There is a culture of fear in this country.
And it's almost like a law of physics in the social universe, Dennis, and it works like this.
Fear spreads more quickly than courage.
And I think that that is what's happening in America today.
Courage can be infectious, but fear is even more infectious.
And that's why I think it takes extraordinary demonstrations of courage to really revive that culture of being able to speak freely without fear of retribution.
And I'll tell you, I have lived the full arc of the American dream, so I don't want to claim that I'm some sort of courageous hero.
I don't have a job to lose because, thankfully, I've lived the full arc of the American dream, and I don't have to worry about putting food on the dinner table.
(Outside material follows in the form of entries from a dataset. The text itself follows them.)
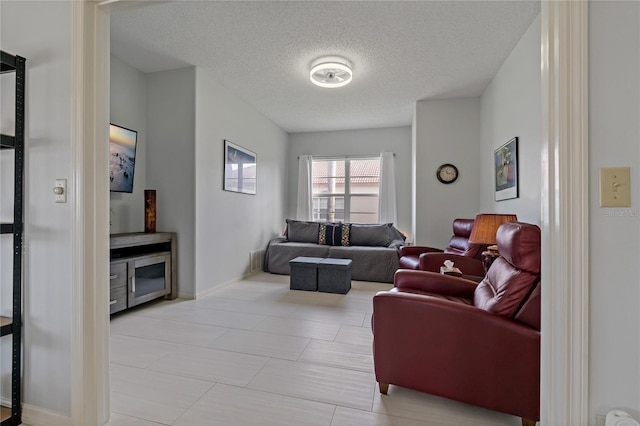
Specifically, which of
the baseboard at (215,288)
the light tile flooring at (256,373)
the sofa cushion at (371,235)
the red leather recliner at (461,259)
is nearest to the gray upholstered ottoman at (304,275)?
the light tile flooring at (256,373)

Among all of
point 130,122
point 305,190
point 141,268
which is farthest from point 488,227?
point 305,190

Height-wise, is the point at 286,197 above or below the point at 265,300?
above

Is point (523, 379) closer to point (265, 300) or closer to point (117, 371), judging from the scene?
point (117, 371)

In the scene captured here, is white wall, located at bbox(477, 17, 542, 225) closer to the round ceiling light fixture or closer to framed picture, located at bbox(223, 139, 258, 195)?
the round ceiling light fixture

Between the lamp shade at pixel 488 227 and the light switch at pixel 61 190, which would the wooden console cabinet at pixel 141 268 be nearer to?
the light switch at pixel 61 190

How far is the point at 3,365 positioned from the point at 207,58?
302cm

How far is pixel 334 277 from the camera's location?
3.85m

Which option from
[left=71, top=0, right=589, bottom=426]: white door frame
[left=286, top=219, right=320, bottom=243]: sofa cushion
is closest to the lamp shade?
[left=71, top=0, right=589, bottom=426]: white door frame

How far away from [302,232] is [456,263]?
2.96 meters

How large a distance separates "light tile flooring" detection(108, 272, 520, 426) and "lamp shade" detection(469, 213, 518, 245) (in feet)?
4.02

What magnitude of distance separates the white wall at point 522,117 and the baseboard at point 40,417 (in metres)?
3.14

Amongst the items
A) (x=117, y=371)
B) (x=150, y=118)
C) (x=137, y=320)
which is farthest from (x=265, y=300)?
(x=150, y=118)

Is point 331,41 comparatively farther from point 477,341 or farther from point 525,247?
point 477,341

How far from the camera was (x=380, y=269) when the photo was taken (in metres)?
4.60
And so, for me, it was a lot less heroic to do it than for a lot of other Americans who do take a risk of losing their job when they speak out, who do take a risk of their kids getting a bad grade in school or even getting kicked out of a private school if they speak out against what their kids are being taught in the classroom.
And I really salute those brave Americans who are actually Right, but the guy in San Francisco wouldn't even do that with his billion dollars.